**Work to be completed:** Can you reproduce each of the rows below word for word, leaving nothing out?

Spatial relationship rows

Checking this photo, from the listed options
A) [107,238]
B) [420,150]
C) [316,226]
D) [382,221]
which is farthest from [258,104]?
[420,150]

**Written response:**
Checking this photo, from the listed options
A) [107,238]
B) [420,150]
C) [316,226]
D) [382,221]
which is farthest from [258,104]?
[420,150]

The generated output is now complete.